Extend the forum thread about owning and shooting Mathews bows, starting right after its final line.

SOURCE PASSAGE:
********************
# Anyone else shoot a Mathews here?



## texashoghunter (Dec 26, 2010)

Nope! Im here too, mathews reezen for me!


----------



## Ignition kid (Oct 7, 2008)

dont forget me, I got a Monster and a Z7 which I'm selling to my dad to get a Monster 7 to use for 3-d.


----------



## PAxDEERxSLAYER (Aug 24, 2011)

yep sold my bowtech destroyer 350 and just picked up my new mathews z7 extreme saturday. for some reason i alternate every year between bowtech and mathews lol


----------



## [email protected] (Jun 15, 2011)

Congrats on your bow PA! Nice to see some other Mathews guys.


----------



## jjw3 (Mar 20, 2006)

i thought this was a trick question.


----------



## bassfever (Mar 21, 2011)

z7 xtreme here.


----------



## string snapper (Jun 30, 2011)

Hoping to buy one next year. but for now a bowtech assassin will due.


----------



## texasbow15 (Jul 28, 2011)

I have Mission, so it is made by Mathews.


----------



## [email protected] (Jun 15, 2011)

texasbow15 said:


> I have Mission, so it is made by Mathews.


 My first bow was the Menace. They're good bows.


----------



## Bugs Bunnyy (Aug 2, 2010)

I have one to.


----------



## Rage 2. (Jul 27, 2009)

sold my headache hoyt maxxis 31 picking up my z7extreme tomorrow. best shooting bow i have ever tryed


----------



## nonamebob (Mar 7, 2010)

monster 6 for me, i am thinkin bout buyin, another bow, suggestions, or should i wait, thanks


----------



## Penn-man (Aug 28, 2011)

Dumbest question on AT ever^^^


----------



## gunner77 (Jan 24, 2009)

:angry:i have invaded mathews territory with a PSE evo!!!!!!!!! (hopefully i'll have one soon) LOL


----------



## [email protected] (Jun 15, 2011)
********************
GIVEN DATA:
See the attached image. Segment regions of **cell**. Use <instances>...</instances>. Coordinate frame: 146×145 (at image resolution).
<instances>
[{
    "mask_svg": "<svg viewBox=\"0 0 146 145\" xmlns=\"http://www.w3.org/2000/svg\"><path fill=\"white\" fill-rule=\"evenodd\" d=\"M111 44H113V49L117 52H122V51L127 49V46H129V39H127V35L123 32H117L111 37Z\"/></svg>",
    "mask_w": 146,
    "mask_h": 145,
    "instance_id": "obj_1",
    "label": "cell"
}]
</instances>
********************
RESPONSE:
Penn-man said:


> Dumbest question on AT ever^^^


 Yes it would be. I thought it would be obvious that I meant YOUTH that shoot Mathews.:tongue: After all this is the youth forum.


----------



## 22WVBOWHUNTER (Aug 5, 2010)

z7 for me


----------



## River420Bottom (Jul 21, 2008)

Monster XLR8 here full blackout


----------



## arhoythunter (Aug 3, 2010)

Who in their right mind would.;p









Just kidding!! Lol!!


----------



## archerykid13 (Aug 11, 2009)

nonamebob said:


> monster 6 for me, i am thinkin bout buyin, another bow, suggestions, or should i wait, thanks


OF COURSE YOU SHOULD BUY A NEW BOW!!!!!!!!! That's not even a question haha. If I were you Id wait and see what's coming out for 2012.


----------



## AngelRa (Nov 15, 2010)

I shoot a Conquest 4 and an Apex 8. Both are superb world class bows.


----------



## bigbulls10 (Jul 25, 2010)

my reezen 6.5


----------



## [email protected] (Jun 15, 2011)

Nice bow. Lookin at the C4 for next year.


----------



## bonecollector47 (Feb 12, 2011)

Mathews here!!!!!!!!!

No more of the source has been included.